We’ve become wary of headlines that read “Scientists 3D print human heart!” And with good reason. Still, there is sometimes something behind the headline that is of interest. In this case, a team of researchers from Tel Aviv University have 3D printed a small-scale heart that integrates vascularization, ventricles and chambers and is made from a patient’s cells.
The achievement is significant, as it marks the first time that such a complex 3D printed heart has been engineered and produced. In fact, it is reportedly the world’s first 3D vascularized engineered heart made from a patient’s cells and biological materials.
The research study, recently published in the journal Advanced Sciences, showcases the potential of this particular 3D printing technique for engineering patient-specific tissues and organs or for patient-specific drug screening applications.
Led by Prof. Tal Dvir, the research culminated in the 3D printing of a small heart—about the size of a rabbit’s heart—whose materials were derived from a biopsy of fatty tissue taken from a patient. The sample tissue was separated into cellular and a-cellular materials, and the resulting cells were reprogrammed as pluripotent stem cells.
To enable the 3D printing, an extracellular matrix—a network of extracellular macromolecules such as collagen and glycoproteins—was made into a custom hydrogel in which the stem cells could be integrated. Once mixed with the hydrogel, the cells were differentiated into cardiac or endothelial cells. A bioprinter was then used to deposit layers of the hydrogel to produce immune-compatible cardiac patches with blood vessels and eventually an entire heart structure.
“This heart is made from human cells and patient-specific biological materials,” said Prof. Dvir. “In our process these materials serve as the bioinks, substances made of sugars and proteins that can be used for 3D printing of complex tissue models. People have managed to 3D print the structure of a heart in the past, but not with cells or with blood vessels. Our results demonstrate the potential of our approach for engineering personalized tissue and organ replacement in the future.”
By using the patient’s own cells for bioprinted structures, there is less of a risk of implants being rejected by the body.
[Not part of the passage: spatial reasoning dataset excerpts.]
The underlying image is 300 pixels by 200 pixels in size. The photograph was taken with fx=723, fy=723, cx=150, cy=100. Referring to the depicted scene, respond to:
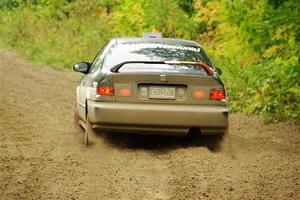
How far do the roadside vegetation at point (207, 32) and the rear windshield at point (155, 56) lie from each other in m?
1.47

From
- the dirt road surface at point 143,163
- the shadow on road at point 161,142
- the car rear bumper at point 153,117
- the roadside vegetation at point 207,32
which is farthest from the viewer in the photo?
the roadside vegetation at point 207,32

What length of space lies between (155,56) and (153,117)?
42.2 inches

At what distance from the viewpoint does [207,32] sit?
20.5m

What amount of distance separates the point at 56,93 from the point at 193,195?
10.4m

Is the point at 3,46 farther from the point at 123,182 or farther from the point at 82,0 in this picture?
the point at 123,182

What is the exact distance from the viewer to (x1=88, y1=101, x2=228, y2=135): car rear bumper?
340 inches

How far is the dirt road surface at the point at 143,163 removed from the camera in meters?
6.73

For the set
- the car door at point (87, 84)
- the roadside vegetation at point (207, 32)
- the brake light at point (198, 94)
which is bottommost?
the roadside vegetation at point (207, 32)

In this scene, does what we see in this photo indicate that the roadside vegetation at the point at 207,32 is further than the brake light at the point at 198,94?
Yes

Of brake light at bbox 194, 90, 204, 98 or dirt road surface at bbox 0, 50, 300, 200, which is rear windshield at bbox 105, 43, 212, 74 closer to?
brake light at bbox 194, 90, 204, 98

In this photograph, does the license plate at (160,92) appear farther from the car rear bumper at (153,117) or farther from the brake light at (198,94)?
the brake light at (198,94)

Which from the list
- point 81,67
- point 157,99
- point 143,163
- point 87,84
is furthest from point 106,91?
point 81,67

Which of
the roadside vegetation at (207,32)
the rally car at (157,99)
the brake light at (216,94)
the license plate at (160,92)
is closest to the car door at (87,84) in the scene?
the rally car at (157,99)

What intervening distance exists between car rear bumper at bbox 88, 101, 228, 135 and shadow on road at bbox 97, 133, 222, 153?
0.45 m
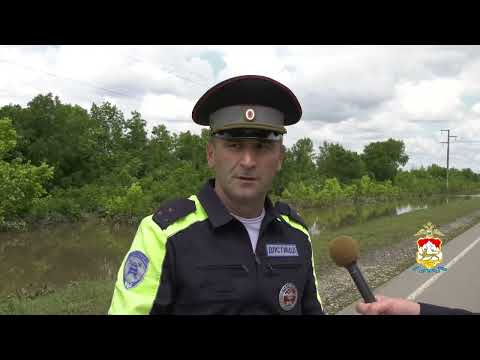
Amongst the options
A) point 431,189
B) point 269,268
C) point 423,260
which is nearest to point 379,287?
point 423,260

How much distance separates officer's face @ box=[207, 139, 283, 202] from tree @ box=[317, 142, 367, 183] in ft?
219

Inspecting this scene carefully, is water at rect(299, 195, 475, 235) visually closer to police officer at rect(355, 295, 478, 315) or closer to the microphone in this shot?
the microphone

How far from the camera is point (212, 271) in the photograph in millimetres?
1566

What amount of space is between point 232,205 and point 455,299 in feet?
20.8

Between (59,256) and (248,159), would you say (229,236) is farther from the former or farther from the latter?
(59,256)

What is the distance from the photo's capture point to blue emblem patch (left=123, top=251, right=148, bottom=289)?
1450mm

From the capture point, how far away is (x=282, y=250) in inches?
68.8

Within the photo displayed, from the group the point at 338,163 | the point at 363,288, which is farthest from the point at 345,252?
the point at 338,163

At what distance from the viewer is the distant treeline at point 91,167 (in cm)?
1858

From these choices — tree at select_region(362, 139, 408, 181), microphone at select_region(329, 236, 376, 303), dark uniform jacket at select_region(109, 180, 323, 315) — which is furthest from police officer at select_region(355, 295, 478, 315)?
tree at select_region(362, 139, 408, 181)

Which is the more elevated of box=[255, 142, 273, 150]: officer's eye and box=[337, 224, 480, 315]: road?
box=[255, 142, 273, 150]: officer's eye
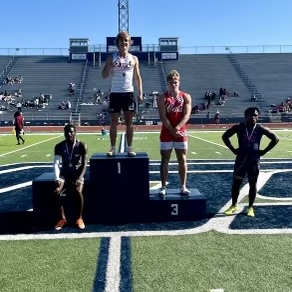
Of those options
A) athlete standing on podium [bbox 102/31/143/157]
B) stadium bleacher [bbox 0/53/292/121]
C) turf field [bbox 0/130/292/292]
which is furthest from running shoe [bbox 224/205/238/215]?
stadium bleacher [bbox 0/53/292/121]

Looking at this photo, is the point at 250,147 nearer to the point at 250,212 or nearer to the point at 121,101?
the point at 250,212

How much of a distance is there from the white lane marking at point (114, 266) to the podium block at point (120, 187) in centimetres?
75

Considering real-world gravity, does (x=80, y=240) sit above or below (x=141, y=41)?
below

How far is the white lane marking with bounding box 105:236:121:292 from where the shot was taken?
3.49 meters

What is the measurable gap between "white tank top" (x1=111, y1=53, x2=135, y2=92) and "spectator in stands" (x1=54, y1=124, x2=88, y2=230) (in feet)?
3.35

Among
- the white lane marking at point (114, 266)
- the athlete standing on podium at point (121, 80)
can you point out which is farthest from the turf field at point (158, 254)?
the athlete standing on podium at point (121, 80)

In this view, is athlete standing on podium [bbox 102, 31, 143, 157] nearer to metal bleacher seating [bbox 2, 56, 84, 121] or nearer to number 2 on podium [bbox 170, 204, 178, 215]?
number 2 on podium [bbox 170, 204, 178, 215]

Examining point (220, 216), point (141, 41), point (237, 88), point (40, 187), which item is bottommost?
point (220, 216)

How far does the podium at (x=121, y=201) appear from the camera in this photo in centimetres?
550

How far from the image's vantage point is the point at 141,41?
159 feet

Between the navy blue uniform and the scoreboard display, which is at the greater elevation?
the scoreboard display

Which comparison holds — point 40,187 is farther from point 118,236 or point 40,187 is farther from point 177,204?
point 177,204

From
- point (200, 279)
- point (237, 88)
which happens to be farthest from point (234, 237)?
point (237, 88)

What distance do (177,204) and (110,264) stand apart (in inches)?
70.9
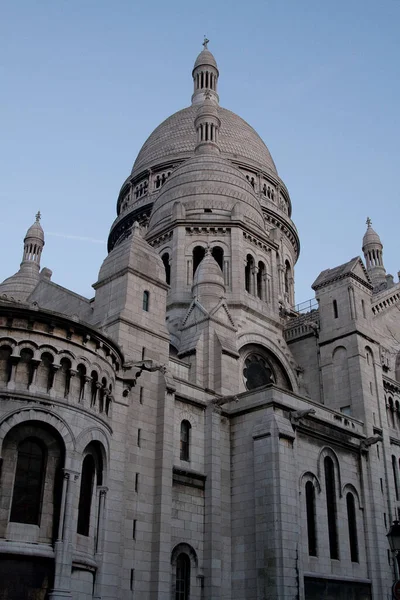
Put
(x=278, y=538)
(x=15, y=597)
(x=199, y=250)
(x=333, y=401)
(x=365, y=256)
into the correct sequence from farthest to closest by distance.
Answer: (x=365, y=256)
(x=199, y=250)
(x=333, y=401)
(x=278, y=538)
(x=15, y=597)

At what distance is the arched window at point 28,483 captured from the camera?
22828 millimetres

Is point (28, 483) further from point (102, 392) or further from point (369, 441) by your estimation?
point (369, 441)

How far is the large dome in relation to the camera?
65.2 metres

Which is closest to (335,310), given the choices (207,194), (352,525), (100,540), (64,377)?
(207,194)

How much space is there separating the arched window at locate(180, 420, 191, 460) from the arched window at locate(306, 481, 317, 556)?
6.17 metres

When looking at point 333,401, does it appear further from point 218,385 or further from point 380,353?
point 218,385

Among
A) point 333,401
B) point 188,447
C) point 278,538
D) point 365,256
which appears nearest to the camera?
point 278,538

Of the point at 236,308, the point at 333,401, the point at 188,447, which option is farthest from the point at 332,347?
the point at 188,447

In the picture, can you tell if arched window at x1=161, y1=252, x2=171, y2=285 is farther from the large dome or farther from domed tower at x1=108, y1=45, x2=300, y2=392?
the large dome

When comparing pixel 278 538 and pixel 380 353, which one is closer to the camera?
pixel 278 538

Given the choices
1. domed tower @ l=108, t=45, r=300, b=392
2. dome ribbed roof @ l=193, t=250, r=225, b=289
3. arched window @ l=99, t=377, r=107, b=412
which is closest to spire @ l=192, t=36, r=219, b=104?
domed tower @ l=108, t=45, r=300, b=392

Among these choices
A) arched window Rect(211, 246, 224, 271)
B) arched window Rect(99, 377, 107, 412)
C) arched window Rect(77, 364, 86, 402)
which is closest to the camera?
arched window Rect(77, 364, 86, 402)

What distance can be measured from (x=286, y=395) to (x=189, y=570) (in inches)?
365

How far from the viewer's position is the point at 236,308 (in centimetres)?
4241
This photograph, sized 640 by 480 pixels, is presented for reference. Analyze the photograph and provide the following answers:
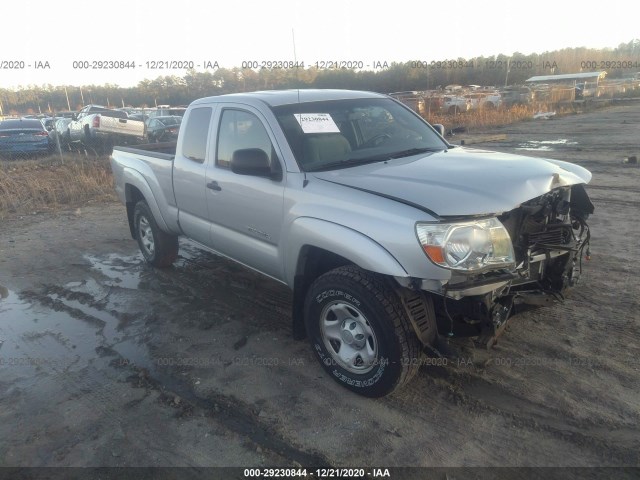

In the future, 3D bioprinted organs could serve as safer alternatives for implantation than transplants from other patients because of their customizability.
“The biocompatibility of engineered materials is crucial to eliminating the risk of implant rejection, which jeopardizes the success of such treatments,” Prof. Dvir explained. “Ideally, the biomaterial should possess the same biochemical, mechanical and topographical properties of the patient’s own tissues. Here, we can report a simple approach to 3D printed thick, vascularized and perfusable cardiac tissues that completely match the immunological, cellular, biochemical and anatomical properties of the patient.”
The next step in the breakthrough research project will be to culture the 3D printed hearts in a laboratory environment and program them to function like real hearts, with pumping capabilities. Once the culturing is complete, the scientists will move ahead into animal testing.
“We need to develop the printed heart further,” Prof. Dvir concluded. “The cells need to form a pumping ability; they can currently contract, but we need them to work together. Our hope is that we will succeed and prove our method’s efficacy and usefulness.”
Though the project’s innovation should not be discounted—as it could prove to be an important step in the development of 3D printed implantable organs—it should be stated that the medical world is still about a decade away from seeing any viable 3D bioprinted implants.